4. Estimate the albedo and surface normals. For this, you need to fill in code in `photometric_stereo.m`, which is a function taking as input the image stack corresponding to the different light source directions and the matrix of of the light source directions, and returning an albedo image and surface normal estimates. The latter should be stored in a three-dimensional matrix. That is, if your original image dimensions are h x w, the surface normal matrix should be h x w x 3, where the third dimension corresponds to the x-, y-, and z-components of the normals. To solve for the albedo and the normals, you will need to set up a linear system as shown in slide 20 of Lecture 4.
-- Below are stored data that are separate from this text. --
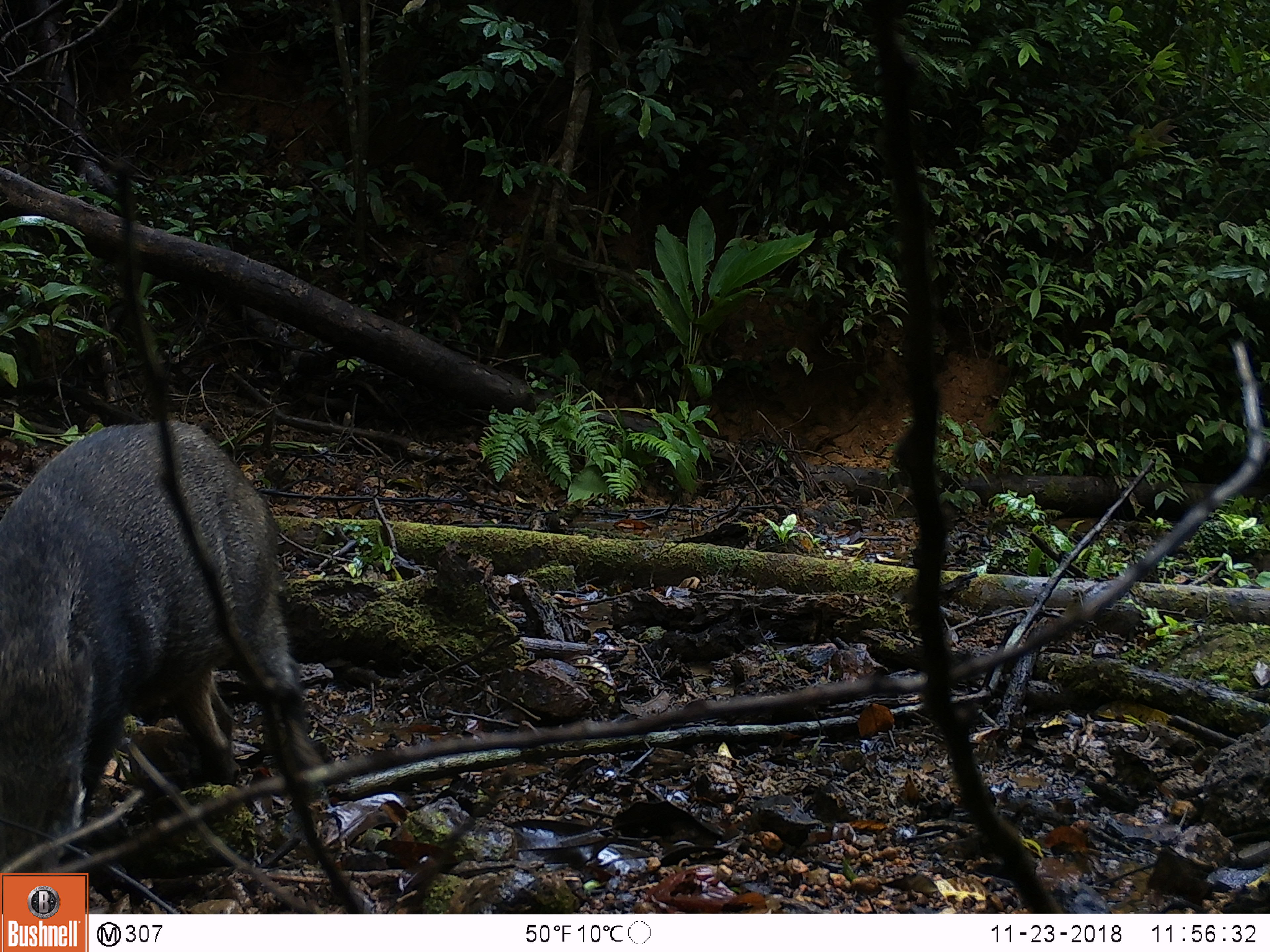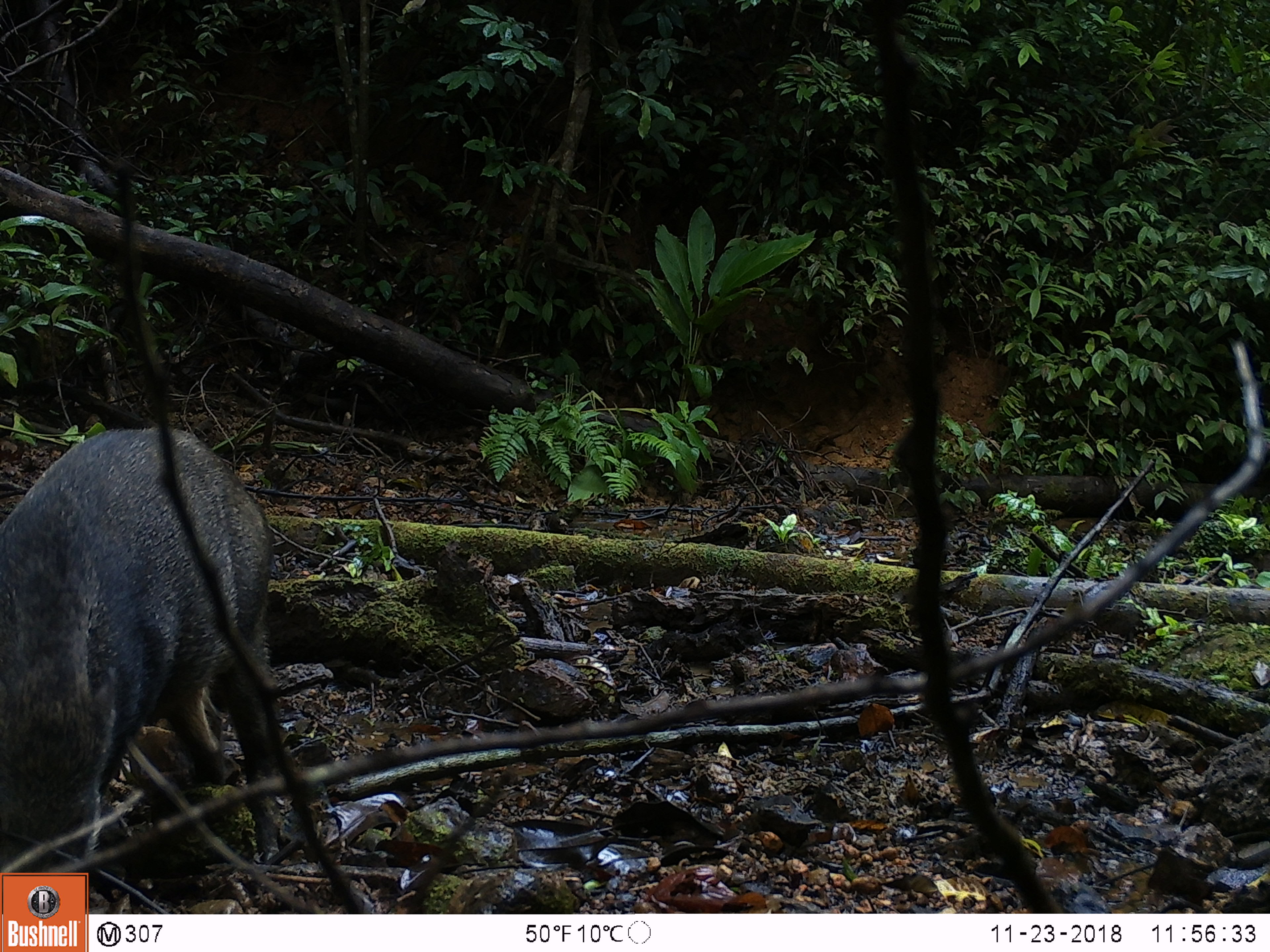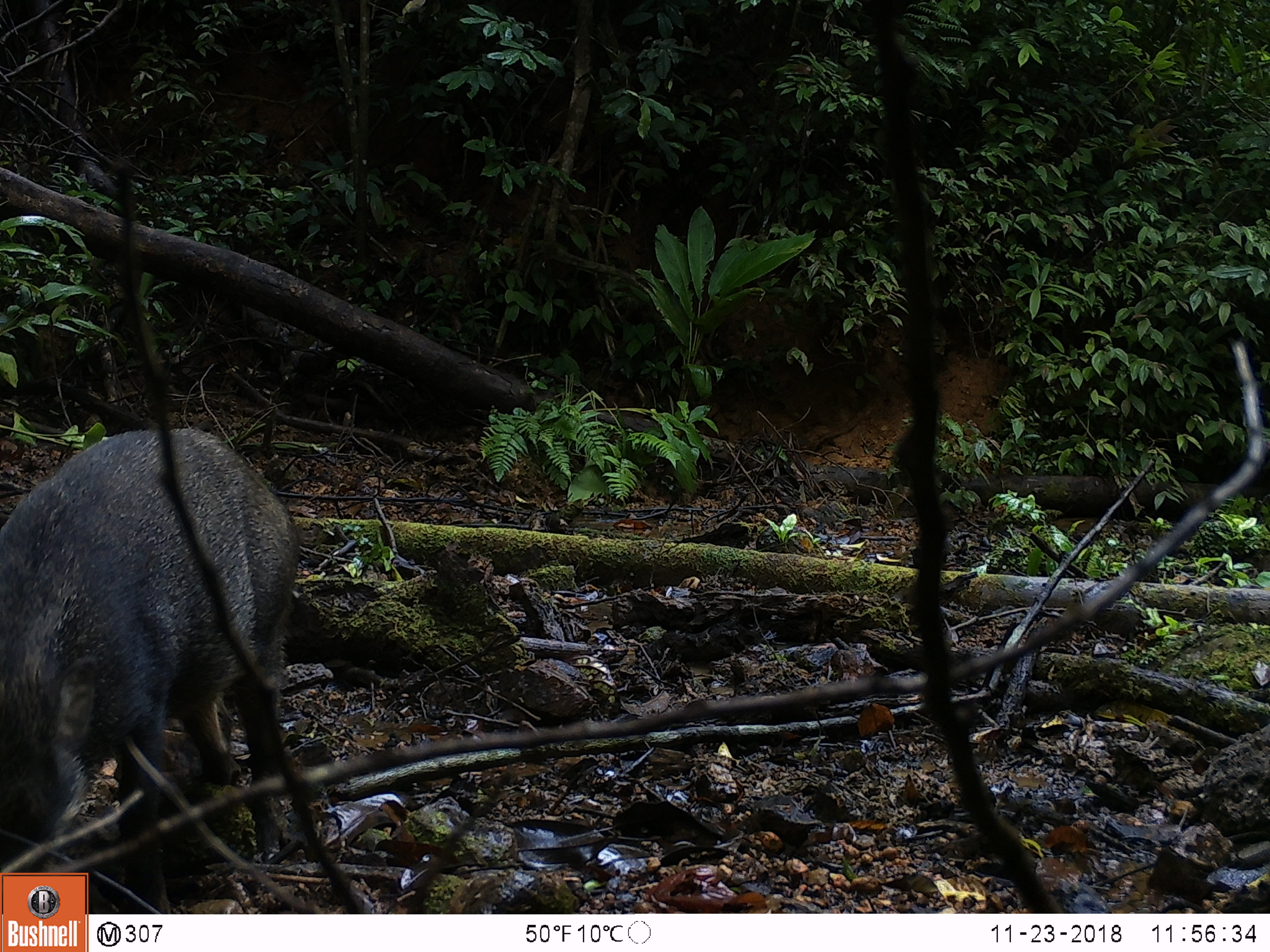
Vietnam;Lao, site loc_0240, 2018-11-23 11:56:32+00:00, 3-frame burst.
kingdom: Animalia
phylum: Chordata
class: Mammalia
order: Artiodactyla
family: Suidae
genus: Sus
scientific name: Sus scrofa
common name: eurasian wild pig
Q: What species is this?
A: Eurasian wild pig (Sus scrofa).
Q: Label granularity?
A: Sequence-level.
5. Compute the surface height map by integration. The method is shown in slide 23 of Lecture 4, except that instead of continuous integration of the partial derivatives over a path, you will simply be summing their discrete values. Your code implementing the integration should go in the get_surface.m file. As stated in the slide, to get the best results, you should compute integrals over multiple paths and average the results. You should implement the following variants of integration:
Integrating first the rows, then the columns. That is, your path first goes along the same row as the pixel along the top, and then goes vertically down to the pixel. It is possible to implement this without nested loops using the cumsum function.
Integrating first along the columns, then the rows.
Average of the first two options.
Average of multiple random paths. For this, it is fine to use nested loops. You should determine the number of paths experimentally.
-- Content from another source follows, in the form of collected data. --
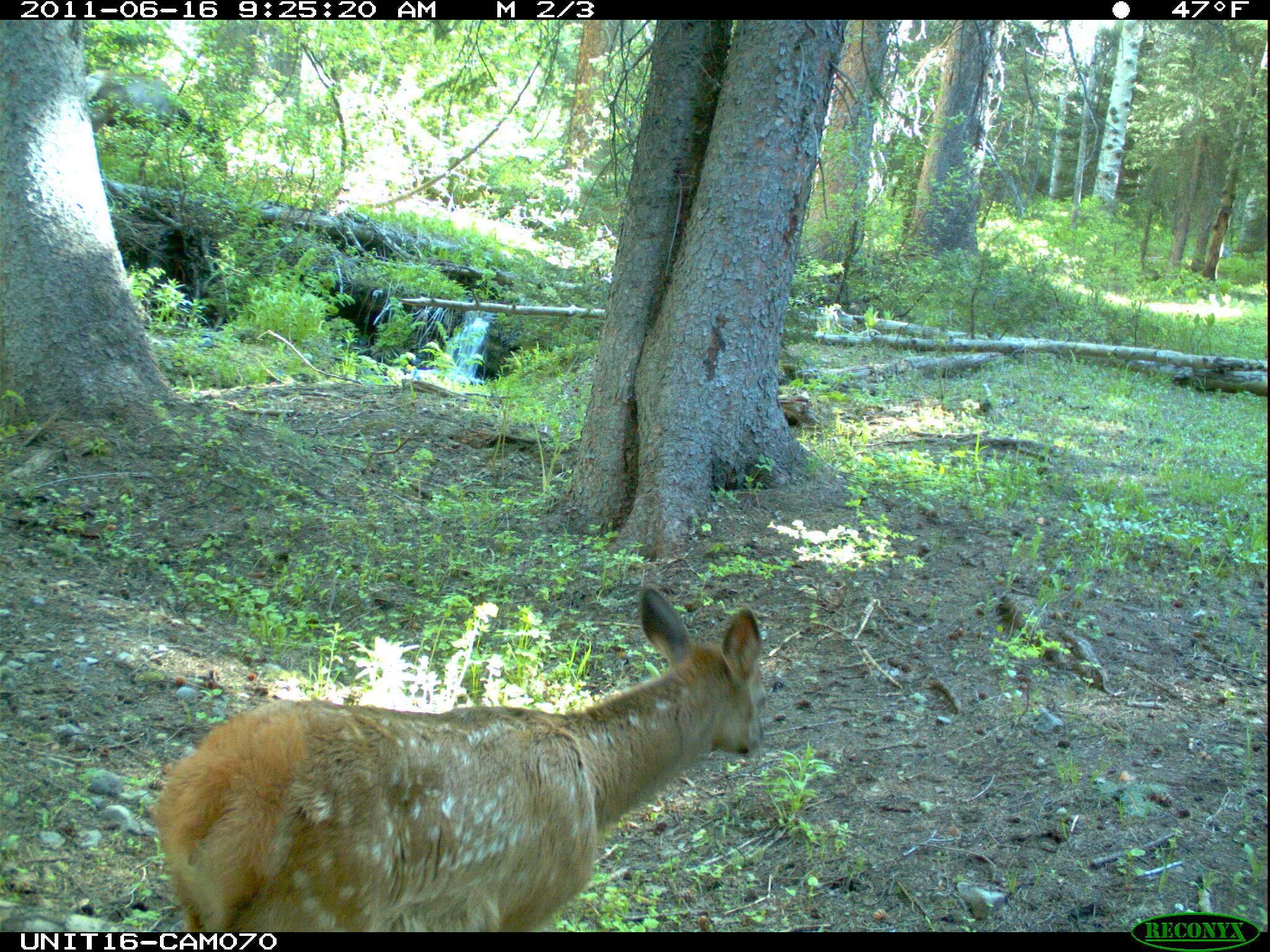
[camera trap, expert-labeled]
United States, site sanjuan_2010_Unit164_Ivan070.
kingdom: Animalia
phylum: Chordata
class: Mammalia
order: Artiodactyla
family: Cervidae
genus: Cervus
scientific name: Cervus elaphus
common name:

6. Display the results using functions `display_output` and `plot_surface_normals` included in the zip archive.

**Hint for No.3:** these operations can be done without using any loops whatsoever. You may want to look into MATLAB’s `bsxfun` function.

**Hints for No.4:**

– To get the least-squares solution of a linear system, use MATLAB’s backslash operator. That is, the solution to Ax = b is given by x = A\b.
– If you directly implement the formulation of slide 20 of the lecture, you will have to loop over every image pixel and separately solve a linear system in each iteration. There is a way to get all the solutions at once by stacking the unknown g vectors for every pixel into a 3 x npix matrix and getting all the solutions with a single application of the backslash operator.
– You will most likely need to reshape your data in various ways before and after solving the linear system. Useful MATLAB functions for this include reshape and cat.
– You may also need to use element-wise operations. For example, for two equal-size matrices X and Y, X .* Y multiplies corresponding elements, and X.^2 squares every element. As before, bsxfun can also be a very useful function here.

### Extra Credit
On this assignment, there are not too many opportunities for “easy” extra credit. This said, here are some ideas for exploration:

* Generate synthetic input data using a 3D model and a graphics renderer and run your method on this data. Do you get better results than on the face data? How close do you get to the ground truth (i.e., the true surface shape and albedo)?
* Investigate more advanced methods for shape from shading or surface reconstruction from normal fields.
* Try to detect and/or correct misalignment problems in the initial images and see if you can improve the solution.
* Using your initial solution, try to detect areas of the original images that do not meet the assumptions of the method (shadows, specularities, etc.). Then try to recompute the solution without that data and see if you can improve the quality of the solution.

If you complete any work for extra credit, be sure to clearly mark that work in your report.